Records from a spatial question set:
══════

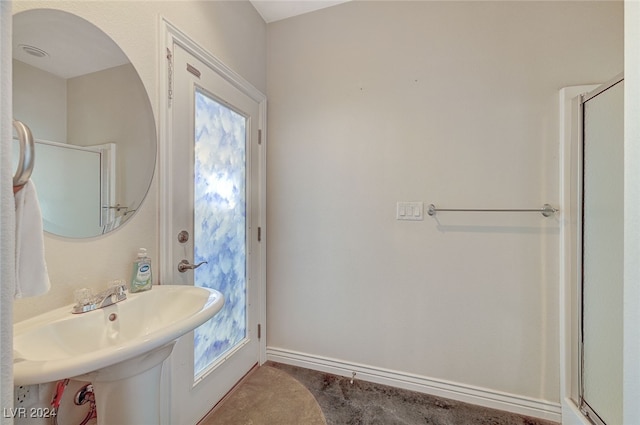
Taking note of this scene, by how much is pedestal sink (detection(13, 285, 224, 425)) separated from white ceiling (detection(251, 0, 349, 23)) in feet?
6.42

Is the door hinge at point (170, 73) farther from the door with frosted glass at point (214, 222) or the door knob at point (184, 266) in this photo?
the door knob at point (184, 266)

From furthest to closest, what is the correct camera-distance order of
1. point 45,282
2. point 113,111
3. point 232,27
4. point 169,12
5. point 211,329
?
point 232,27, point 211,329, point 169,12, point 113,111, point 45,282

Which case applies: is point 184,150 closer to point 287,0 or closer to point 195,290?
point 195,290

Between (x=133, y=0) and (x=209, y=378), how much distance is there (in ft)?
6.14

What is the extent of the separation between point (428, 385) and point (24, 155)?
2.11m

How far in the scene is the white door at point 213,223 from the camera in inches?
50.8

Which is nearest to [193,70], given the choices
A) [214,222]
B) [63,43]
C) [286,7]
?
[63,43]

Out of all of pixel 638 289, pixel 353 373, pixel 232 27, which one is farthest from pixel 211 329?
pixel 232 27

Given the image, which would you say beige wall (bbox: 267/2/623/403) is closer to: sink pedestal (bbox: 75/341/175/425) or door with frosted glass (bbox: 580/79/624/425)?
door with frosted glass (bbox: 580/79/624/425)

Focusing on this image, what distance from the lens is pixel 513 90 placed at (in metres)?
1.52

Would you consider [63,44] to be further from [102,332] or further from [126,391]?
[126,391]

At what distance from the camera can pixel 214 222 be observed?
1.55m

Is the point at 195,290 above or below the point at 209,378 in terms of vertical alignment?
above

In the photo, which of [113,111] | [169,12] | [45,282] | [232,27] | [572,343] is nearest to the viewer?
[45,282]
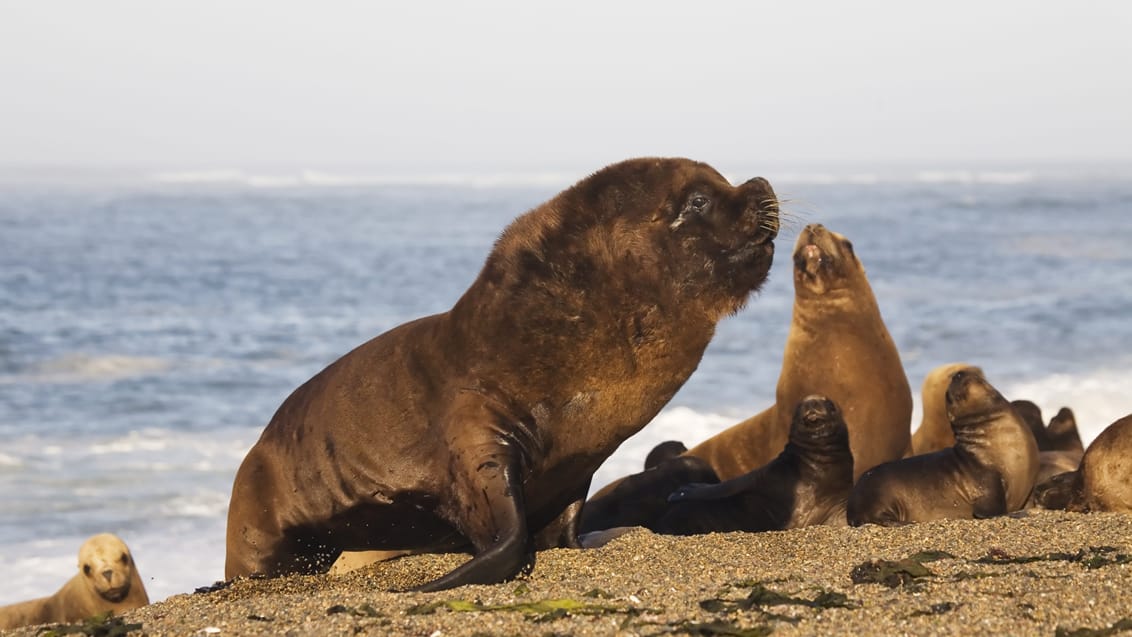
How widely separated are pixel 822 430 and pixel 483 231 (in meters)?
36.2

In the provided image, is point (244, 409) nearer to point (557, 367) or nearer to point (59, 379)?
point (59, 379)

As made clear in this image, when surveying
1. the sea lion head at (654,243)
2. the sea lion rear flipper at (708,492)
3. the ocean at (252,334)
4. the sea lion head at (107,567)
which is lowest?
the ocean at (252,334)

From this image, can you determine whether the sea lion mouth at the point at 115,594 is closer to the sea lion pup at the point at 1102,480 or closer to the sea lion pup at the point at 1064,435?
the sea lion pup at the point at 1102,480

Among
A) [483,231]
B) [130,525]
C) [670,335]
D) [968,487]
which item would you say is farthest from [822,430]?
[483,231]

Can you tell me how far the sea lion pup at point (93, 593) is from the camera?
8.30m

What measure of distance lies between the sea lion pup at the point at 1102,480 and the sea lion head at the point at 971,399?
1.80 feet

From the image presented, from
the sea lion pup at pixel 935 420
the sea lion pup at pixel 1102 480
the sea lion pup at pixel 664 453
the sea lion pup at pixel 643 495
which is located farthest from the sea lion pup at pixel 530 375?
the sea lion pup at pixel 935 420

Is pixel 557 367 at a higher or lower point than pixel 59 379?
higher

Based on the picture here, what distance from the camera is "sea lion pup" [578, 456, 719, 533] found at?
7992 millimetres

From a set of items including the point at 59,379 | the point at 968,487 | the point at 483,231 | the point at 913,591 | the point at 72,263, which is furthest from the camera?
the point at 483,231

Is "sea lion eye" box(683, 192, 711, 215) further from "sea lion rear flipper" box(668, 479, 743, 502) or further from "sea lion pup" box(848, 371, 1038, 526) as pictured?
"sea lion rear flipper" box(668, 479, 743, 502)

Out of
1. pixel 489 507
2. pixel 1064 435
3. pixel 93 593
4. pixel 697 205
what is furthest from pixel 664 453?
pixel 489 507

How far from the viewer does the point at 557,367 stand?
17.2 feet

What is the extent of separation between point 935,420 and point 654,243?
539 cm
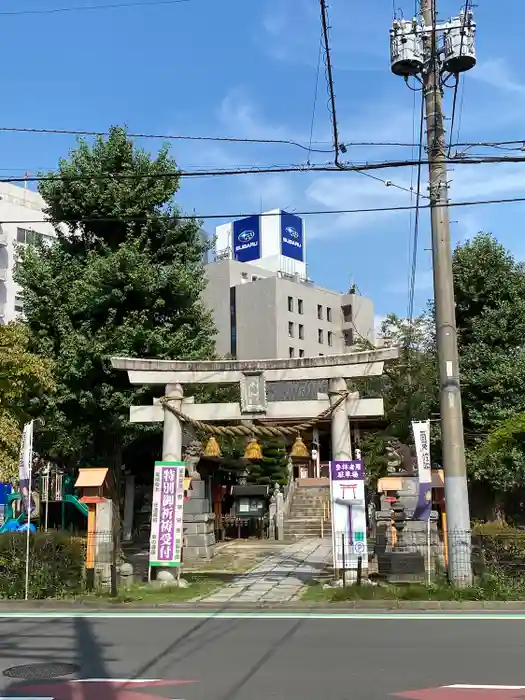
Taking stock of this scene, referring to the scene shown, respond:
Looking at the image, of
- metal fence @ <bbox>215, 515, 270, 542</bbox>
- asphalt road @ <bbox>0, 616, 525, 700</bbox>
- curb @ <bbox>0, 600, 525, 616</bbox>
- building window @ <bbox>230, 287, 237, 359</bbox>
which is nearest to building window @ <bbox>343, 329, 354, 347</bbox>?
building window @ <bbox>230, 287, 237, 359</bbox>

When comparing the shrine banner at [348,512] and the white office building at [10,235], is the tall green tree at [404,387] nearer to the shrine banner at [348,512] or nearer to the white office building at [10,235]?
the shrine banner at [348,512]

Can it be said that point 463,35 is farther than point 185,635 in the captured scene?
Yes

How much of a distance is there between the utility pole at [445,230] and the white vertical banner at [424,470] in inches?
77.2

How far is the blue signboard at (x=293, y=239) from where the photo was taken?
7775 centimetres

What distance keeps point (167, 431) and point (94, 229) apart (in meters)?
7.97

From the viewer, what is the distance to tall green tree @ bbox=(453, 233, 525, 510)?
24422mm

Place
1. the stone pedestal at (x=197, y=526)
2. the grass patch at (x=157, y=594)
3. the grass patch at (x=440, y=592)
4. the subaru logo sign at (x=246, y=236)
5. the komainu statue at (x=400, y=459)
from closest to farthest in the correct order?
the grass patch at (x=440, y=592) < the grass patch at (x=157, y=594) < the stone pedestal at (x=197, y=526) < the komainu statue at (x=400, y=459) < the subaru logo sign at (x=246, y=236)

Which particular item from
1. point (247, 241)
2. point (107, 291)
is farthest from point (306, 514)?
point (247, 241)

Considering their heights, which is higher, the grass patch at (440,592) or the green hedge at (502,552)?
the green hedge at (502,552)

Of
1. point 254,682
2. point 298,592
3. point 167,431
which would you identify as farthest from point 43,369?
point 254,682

══════

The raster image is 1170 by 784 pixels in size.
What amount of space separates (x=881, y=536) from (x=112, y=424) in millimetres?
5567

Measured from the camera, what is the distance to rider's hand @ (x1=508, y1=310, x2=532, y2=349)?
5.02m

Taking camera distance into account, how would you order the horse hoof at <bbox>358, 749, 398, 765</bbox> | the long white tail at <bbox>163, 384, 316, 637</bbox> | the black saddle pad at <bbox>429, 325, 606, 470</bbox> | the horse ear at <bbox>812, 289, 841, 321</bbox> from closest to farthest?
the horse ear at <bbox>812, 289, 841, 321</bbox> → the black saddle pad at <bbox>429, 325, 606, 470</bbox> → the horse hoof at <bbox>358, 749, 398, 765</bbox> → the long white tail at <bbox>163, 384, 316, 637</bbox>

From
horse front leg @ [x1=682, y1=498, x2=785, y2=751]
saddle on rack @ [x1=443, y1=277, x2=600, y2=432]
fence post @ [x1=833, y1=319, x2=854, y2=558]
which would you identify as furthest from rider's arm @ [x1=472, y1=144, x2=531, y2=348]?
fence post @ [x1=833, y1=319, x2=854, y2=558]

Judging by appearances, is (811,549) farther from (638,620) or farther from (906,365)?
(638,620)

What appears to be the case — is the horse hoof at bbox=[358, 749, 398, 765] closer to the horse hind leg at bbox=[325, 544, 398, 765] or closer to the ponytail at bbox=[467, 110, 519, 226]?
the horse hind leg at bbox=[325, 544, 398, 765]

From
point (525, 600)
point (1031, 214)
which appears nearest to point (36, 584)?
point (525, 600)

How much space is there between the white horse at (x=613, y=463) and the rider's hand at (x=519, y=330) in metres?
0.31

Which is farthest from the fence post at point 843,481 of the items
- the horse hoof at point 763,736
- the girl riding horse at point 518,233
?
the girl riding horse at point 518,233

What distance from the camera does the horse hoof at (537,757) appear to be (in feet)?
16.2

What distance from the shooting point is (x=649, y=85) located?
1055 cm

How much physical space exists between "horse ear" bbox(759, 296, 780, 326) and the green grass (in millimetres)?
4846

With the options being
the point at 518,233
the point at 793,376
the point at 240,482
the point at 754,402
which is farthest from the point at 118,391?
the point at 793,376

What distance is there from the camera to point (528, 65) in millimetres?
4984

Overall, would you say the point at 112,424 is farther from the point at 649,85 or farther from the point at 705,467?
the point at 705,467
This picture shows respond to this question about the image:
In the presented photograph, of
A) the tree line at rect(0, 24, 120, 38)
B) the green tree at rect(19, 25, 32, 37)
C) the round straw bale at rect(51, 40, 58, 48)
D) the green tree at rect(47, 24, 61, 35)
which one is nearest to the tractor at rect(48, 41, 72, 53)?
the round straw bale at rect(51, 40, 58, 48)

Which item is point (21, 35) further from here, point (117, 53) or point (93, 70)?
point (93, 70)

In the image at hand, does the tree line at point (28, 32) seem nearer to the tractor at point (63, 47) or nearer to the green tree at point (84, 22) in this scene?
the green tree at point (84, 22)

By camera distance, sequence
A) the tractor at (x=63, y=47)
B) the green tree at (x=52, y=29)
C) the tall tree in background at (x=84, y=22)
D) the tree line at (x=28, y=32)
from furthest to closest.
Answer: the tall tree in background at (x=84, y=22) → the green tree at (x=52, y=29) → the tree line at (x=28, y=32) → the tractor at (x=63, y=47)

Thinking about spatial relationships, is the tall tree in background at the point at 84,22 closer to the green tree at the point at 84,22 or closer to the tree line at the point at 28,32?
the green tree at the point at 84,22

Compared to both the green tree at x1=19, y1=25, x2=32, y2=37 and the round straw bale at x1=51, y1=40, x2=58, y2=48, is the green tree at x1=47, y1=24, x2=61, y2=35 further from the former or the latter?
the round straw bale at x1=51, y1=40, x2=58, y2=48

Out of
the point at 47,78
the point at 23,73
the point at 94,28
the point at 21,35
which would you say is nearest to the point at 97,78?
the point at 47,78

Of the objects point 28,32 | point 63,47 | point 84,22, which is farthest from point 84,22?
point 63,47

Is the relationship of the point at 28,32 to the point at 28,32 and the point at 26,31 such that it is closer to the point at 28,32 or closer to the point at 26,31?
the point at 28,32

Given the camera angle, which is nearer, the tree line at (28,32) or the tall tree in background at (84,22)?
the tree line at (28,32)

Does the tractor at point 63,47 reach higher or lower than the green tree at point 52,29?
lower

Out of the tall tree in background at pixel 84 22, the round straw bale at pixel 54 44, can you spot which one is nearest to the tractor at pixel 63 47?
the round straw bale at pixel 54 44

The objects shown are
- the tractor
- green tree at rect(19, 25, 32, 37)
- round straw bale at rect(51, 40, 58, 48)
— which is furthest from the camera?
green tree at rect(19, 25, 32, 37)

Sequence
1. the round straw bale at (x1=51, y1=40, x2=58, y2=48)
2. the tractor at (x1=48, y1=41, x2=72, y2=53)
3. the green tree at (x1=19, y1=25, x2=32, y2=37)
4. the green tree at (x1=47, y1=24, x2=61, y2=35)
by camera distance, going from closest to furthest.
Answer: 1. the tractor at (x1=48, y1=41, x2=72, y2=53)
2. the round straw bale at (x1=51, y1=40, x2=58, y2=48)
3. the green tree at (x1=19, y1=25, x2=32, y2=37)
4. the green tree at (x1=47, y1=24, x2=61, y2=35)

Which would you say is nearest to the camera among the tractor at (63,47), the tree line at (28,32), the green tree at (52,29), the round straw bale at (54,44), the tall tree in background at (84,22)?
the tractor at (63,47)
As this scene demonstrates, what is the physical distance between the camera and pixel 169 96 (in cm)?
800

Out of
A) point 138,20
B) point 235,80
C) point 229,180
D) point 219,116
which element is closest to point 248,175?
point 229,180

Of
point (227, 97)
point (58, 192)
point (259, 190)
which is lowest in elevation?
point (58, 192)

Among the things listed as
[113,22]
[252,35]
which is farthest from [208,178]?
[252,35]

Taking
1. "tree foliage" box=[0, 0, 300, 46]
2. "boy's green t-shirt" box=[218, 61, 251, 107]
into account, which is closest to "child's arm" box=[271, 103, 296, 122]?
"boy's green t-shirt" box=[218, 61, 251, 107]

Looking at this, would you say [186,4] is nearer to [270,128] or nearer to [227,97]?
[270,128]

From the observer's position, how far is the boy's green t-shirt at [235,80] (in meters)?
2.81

══════

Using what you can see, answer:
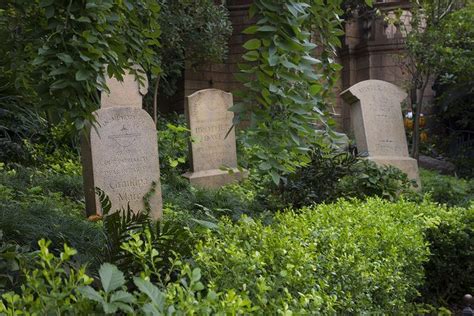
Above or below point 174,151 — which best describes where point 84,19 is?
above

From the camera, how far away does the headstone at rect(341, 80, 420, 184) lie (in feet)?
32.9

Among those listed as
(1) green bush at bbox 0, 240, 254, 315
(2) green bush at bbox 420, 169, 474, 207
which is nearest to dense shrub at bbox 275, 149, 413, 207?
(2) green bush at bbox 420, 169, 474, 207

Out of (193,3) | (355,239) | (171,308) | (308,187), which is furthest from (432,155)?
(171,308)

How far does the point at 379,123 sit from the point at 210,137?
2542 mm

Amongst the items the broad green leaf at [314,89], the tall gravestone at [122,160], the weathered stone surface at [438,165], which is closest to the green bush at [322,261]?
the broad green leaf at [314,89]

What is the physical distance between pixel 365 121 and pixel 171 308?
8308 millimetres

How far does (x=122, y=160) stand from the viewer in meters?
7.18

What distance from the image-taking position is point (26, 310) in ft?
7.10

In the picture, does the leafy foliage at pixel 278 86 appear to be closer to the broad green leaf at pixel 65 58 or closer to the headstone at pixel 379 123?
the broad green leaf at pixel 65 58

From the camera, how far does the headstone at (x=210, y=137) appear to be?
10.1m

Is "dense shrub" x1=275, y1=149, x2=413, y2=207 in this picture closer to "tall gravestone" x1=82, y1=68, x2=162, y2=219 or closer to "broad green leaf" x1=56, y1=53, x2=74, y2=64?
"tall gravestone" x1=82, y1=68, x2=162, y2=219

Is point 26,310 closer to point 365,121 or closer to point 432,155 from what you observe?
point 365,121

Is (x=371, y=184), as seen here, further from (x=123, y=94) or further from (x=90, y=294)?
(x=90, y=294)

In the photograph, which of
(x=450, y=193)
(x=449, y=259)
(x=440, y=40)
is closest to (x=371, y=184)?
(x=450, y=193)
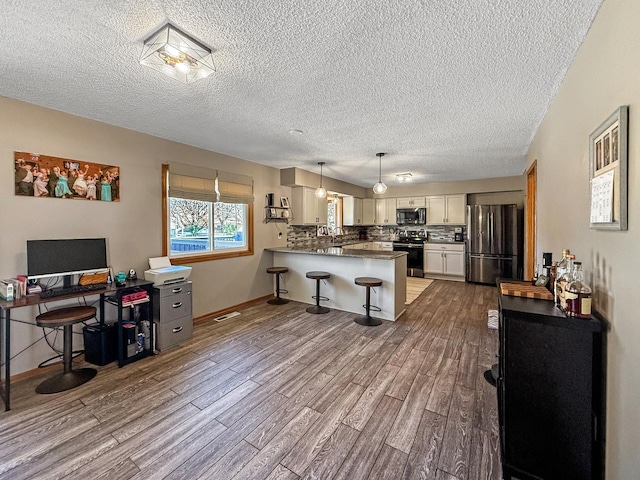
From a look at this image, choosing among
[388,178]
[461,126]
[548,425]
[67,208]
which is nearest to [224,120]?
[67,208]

══════

- [Description of the task] Reproduce the stretch of lines from the line containing "Measured from the" through the line containing "the horse ear at <bbox>812, 289, 841, 321</bbox> →", both included.

- [Answer to this exercise]
Measured from the camera, what is the distance to rider's hand @ (x1=508, y1=310, x2=532, y2=349)?
5.02m

Taking camera distance into account, how would you order the horse hoof at <bbox>358, 749, 398, 765</bbox> | the long white tail at <bbox>163, 384, 316, 637</bbox> | the black saddle pad at <bbox>429, 325, 606, 470</bbox> | the horse ear at <bbox>812, 289, 841, 321</bbox> from closest to farthest?
the horse ear at <bbox>812, 289, 841, 321</bbox> → the black saddle pad at <bbox>429, 325, 606, 470</bbox> → the horse hoof at <bbox>358, 749, 398, 765</bbox> → the long white tail at <bbox>163, 384, 316, 637</bbox>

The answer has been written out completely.